• ***based on a true story***

    olacaklardan habersiz öylece otururken, çevrimdışı ileti aldım gecenin bir vakti. “napıyorsun? canım çok sıkıldı.” diye. “benim de ya sorma.” dedim. kunk fu panda izliyordum halbuki gayet de eğlenceliydi. “bize gel o zaman bir şeyler yaparır beraber.” dedim. “sen gel” dedi. gelirim dedim, “hazırım” derkenki kararlılığıyla ali desidero’nun. adresi aldım çıktım, ev yakın zaten yürüyerek gittim. bir şeyler yedik içtik sonra açtı bu şeyini masanın üstündeydi. benimki de kısa olduğu için pek rahat takamadık. kıvrılmadığından başka pozisyonlarda da yapamadık. hem kısa hem sert olunca. neyse bir şeyler aldık verdik. sonra biraz daha oturdum. hemen işini bitirip gitmek olmazdı tabi. “ben artık kaçayım.” dedim. o da memnun kalmış olacak: “yine beklerim.” dedi. “neden olmasın?” dedim dudağımın ucunda sinsi bir gülümseme ile. derken yola koyuldum. birden koşmaya başladım. boş cadde görünce yardırır giderim öyle de bir sapıklığım var. benimkini de yuvasından çıkarmıştım, koştukça sallanıyor. ama hiç aklıma gelmemişti düşebileceği. eve geldim bi’ baktım yok. “kısa olduğu için mi fark etmedim?” dedim. iyice bir yokladım ama yok. “aman allah’ım!” dedim napıcam şimdi. yedeği falan da yok. bir şeyler ayarlasam orijinali kadar verimli çalışır mıydı ki? dünyam kararmıştı bir anda. kısa mısa işimizi görüyordu çok şükür. koşmak senin neyine? sevinmek senin neyine? gece vakti şer olur derdi ninem.

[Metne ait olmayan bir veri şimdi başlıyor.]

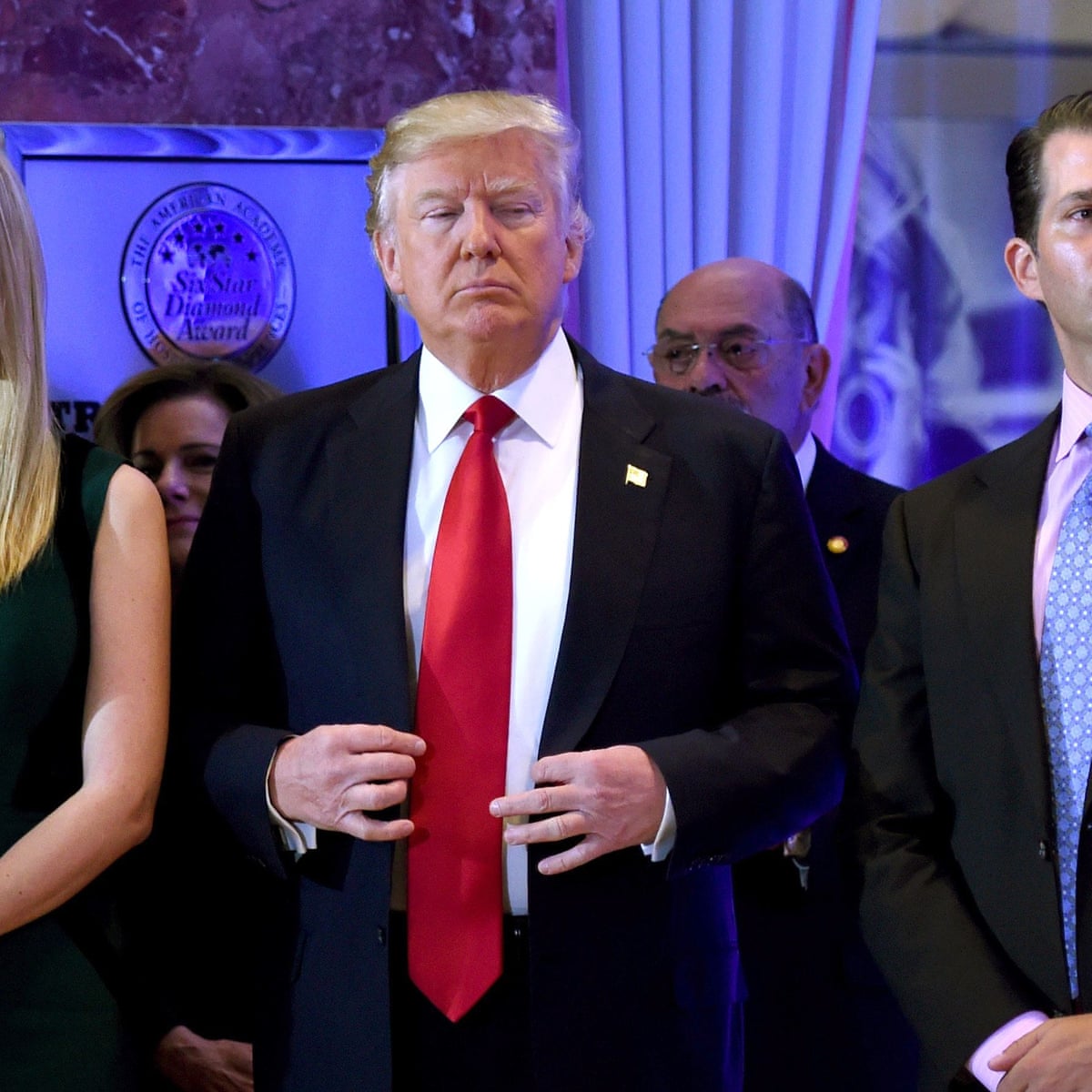 Donald Trump Jr And Ivanka Trump Among Top Republican Picks For 2024 Us News The Guardian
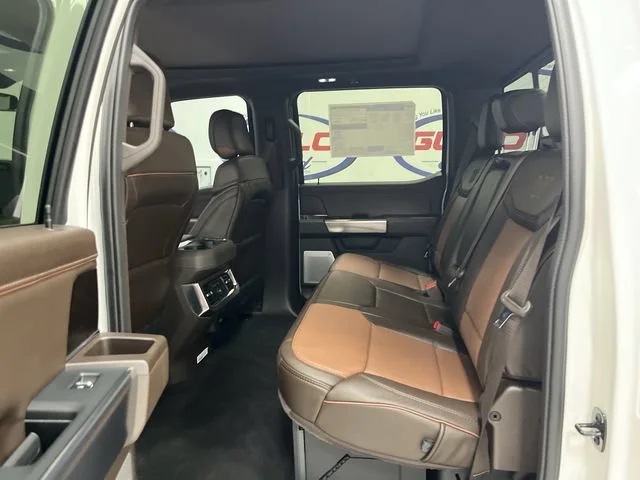 New 2026 Star White Metallic Tri-Coat Ford King Ranch image 16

    ertesi gün markete giderken yolun ortasında gördüm onu. o manzara karşısında şoke olmuştum. çoçukluktan beri merak ederdim hep, manzara karşısında nasıl şoke olunduğunu. çok kötü bir şeymiş. allah kimseye göstermesin. sağa sola baktım, bir kağıt çıkartıp çaktırmadan cebime attım onu. kısa olduğu için zor olmamıştı zaten. biliyorum artık asla eskisi gibi olmayacaktı. ondan geriye kalansa…

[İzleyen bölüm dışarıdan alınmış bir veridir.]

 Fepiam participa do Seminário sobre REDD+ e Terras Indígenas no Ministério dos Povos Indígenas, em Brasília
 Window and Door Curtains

    http://img209.imageshack.us/…209/1429/dsc03997i.jpg
  • evin küçük çocuğu.
  • ereksiyon. sizleri bilemem haliyle, ben kendim için diyorum.
  • pena.
    lan gitar çalamıyorum, deli gibi arandım ama yok eşşoğlusu.
  • bir kitabın içinde onca sene özenle saklanmış bir yaprak, pek çok ana tanıklık etmiş bir kalem, ilk uçak bileti
  • serçe parmak. kaybetmedim ama kaybetsem çok üzülürdüm
  • çükün sünnette kesilip atılan bölümü. herkesi bilemem tabi, ben kendim için konuşuyorum.
  • insanların güveni.
  • sim kartını, dolayısıyla içindeki telefon numaralarını kaybetmek kadar acı değildir hiç birisi.